• [TASK REQUIREMENTS]:
Line by line, copy the material below exactly.
++++ MATERIAL SHOWN
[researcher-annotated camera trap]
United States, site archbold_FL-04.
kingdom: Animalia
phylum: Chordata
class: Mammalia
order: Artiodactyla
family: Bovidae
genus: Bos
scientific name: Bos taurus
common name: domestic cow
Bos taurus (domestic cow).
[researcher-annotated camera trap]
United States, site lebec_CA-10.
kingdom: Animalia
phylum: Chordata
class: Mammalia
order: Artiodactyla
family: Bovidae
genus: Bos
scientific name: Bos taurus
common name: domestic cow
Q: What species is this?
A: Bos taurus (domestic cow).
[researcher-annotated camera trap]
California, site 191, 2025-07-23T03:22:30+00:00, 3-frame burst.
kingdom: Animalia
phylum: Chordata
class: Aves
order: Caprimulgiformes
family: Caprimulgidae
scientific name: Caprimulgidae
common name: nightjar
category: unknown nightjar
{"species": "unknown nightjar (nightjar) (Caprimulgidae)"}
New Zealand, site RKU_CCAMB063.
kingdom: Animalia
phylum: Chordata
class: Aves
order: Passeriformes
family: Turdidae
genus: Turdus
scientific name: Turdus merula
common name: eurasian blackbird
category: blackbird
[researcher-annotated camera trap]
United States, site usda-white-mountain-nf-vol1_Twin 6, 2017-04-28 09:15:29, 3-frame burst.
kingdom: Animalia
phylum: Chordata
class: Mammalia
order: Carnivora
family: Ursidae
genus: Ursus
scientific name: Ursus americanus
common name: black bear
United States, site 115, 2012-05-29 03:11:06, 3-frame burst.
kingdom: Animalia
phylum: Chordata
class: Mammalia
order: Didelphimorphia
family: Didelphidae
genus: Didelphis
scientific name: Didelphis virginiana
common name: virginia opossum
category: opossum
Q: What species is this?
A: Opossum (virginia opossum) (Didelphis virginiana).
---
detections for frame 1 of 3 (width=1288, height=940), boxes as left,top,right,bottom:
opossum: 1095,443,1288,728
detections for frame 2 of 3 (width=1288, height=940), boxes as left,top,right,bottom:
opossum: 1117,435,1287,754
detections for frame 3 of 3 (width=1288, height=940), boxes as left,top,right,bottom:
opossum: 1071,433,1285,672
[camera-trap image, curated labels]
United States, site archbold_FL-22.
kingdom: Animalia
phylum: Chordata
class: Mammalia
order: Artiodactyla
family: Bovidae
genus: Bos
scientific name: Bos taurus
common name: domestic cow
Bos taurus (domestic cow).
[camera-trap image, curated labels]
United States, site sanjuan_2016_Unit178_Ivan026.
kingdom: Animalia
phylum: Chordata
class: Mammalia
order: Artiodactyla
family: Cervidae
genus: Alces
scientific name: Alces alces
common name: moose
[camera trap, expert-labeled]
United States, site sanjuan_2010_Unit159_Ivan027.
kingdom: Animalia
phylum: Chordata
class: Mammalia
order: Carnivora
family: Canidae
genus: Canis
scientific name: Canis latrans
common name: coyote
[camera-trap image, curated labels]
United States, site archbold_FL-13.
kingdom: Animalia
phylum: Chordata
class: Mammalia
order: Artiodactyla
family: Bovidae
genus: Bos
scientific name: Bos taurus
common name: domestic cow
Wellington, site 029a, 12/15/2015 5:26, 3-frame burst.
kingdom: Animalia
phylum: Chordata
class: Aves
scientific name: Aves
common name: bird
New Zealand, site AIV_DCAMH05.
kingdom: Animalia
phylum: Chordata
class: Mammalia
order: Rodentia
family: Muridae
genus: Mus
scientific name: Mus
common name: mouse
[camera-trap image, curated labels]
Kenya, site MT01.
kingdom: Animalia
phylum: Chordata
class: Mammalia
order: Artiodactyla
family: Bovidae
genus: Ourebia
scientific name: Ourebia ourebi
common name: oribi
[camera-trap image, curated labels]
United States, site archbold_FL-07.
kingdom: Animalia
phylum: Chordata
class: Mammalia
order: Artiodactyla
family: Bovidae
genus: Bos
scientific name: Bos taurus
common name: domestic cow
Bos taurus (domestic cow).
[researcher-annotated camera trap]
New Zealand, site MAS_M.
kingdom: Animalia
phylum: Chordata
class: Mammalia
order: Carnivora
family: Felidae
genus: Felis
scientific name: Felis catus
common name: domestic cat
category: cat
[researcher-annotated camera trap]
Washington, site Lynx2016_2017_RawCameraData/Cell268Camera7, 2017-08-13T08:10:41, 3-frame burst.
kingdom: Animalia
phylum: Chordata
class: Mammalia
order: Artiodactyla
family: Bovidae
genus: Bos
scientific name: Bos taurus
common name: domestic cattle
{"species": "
++++++++
• [WRITTEN RESPONSE]:
[researcher-annotated camera trap]
United States, site archbold_FL-04.
kingdom: Animalia
phylum: Chordata
class: Mammalia
order: Artiodactyla
family: Bovidae
genus: Bos
scientific name: Bos taurus
common name: domestic cow
Bos taurus (domestic cow).
[researcher-annotated camera trap]
United States, site lebec_CA-10.
kingdom: Animalia
phylum: Chordata
class: Mammalia
order: Artiodactyla
family: Bovidae
genus: Bos
scientific name: Bos taurus
common name: domestic cow
Q: What species is this?
A: Bos taurus (domestic cow).
[researcher-annotated camera trap]
California, site 191, 2025-07-23T03:22:30+00:00, 3-frame burst.
kingdom: Animalia
phylum: Chordata
class: Aves
order: Caprimulgiformes
family: Caprimulgidae
scientific name: Caprimulgidae
common name: nightjar
category: unknown nightjar
{"species": "unknown nightjar (nightjar) (Caprimulgidae)"}
New Zealand, site RKU_CCAMB063.
kingdom: Animalia
phylum: Chordata
class: Aves
order: Passeriformes
family: Turdidae
genus: Turdus
scientific name: Turdus merula
common name: eurasian blackbird
category: blackbird
[researcher-annotated camera trap]
United States, site usda-white-mountain-nf-vol1_Twin 6, 2017-04-28 09:15:29, 3-frame burst.
kingdom: Animalia
phylum: Chordata
class: Mammalia
order: Carnivora
family: Ursidae
genus: Ursus
scientific name: Ursus americanus
common name: black bear
United States, site 115, 2012-05-29 03:11:06, 3-frame burst.
kingdom: Animalia
phylum: Chordata
class: Mammalia
order: Didelphimorphia
family: Didelphidae
genus: Didelphis
scientific name: Didelphis virginiana
common name: virginia opossum
category: opossum
Q: What species is this?
A: Opossum (virginia opossum) (Didelphis virginiana).
---
detections for frame 1 of 3 (width=1288, height=940), boxes as left,top,right,bottom:
opossum: 1095,443,1288,728
detections for frame 2 of 3 (width=1288, height=940), boxes as left,top,right,bottom:
opossum: 1117,435,1287,754
detections for frame 3 of 3 (width=1288, height=940), boxes as left,top,right,bottom:
opossum: 1071,433,1285,672
[camera-trap image, curated labels]
United States, site archbold_FL-22.
kingdom: Animalia
phylum: Chordata
class: Mammalia
order: Artiodactyla
family: Bovidae
genus: Bos
scientific name: Bos taurus
common name: domestic cow
Bos taurus (domestic cow).
[camera-trap image, curated labels]
United States, site sanjuan_2016_Unit178_Ivan026.
kingdom: Animalia
phylum: Chordata
class: Mammalia
order: Artiodactyla
family: Cervidae
genus: Alces
scientific name: Alces alces
common name: moose
[camera trap, expert-labeled]
United States, site sanjuan_2010_Unit159_Ivan027.
kingdom: Animalia
phylum: Chordata
class: Mammalia
order: Carnivora
family: Canidae
genus: Canis
scientific name: Canis latrans
common name: coyote
[camera-trap image, curated labels]
United States, site archbold_FL-13.
kingdom: Animalia
phylum: Chordata
class: Mammalia
order: Artiodactyla
family: Bovidae
genus: Bos
scientific name: Bos taurus
common name: domestic cow
Wellington, site 029a, 12/15/2015 5:26, 3-frame burst.
kingdom: Animalia
phylum: Chordata
class: Aves
scientific name: Aves
common name: bird
New Zealand, site AIV_DCAMH05.
kingdom: Animalia
phylum: Chordata
class: Mammalia
order: Rodentia
family: Muridae
genus: Mus
scientific name: Mus
common name: mouse
[camera-trap image, curated labels]
Kenya, site MT01.
kingdom: Animalia
phylum: Chordata
class: Mammalia
order: Artiodactyla
family: Bovidae
genus: Ourebia
scientific name: Ourebia ourebi
common name: oribi
[camera-trap image, curated labels]
United States, site archbold_FL-07.
kingdom: Animalia
phylum: Chordata
class: Mammalia
order: Artiodactyla
family: Bovidae
genus: Bos
scientific name: Bos taurus
common name: domestic cow
Bos taurus (domestic cow).
[researcher-annotated camera trap]
New Zealand, site MAS_M.
kingdom: Animalia
phylum: Chordata
class: Mammalia
order: Carnivora
family: Felidae
genus: Felis
scientific name: Felis catus
common name: domestic cat
category: cat
[researcher-annotated camera trap]
Washington, site Lynx2016_2017_RawCameraData/Cell268Camera7, 2017-08-13T08:10:41, 3-frame burst.
kingdom: Animalia
phylum: Chordata
class: Mammalia
order: Artiodactyla
family: Bovidae
genus: Bos
scientific name: Bos taurus
common name: domestic cattle
{"species": "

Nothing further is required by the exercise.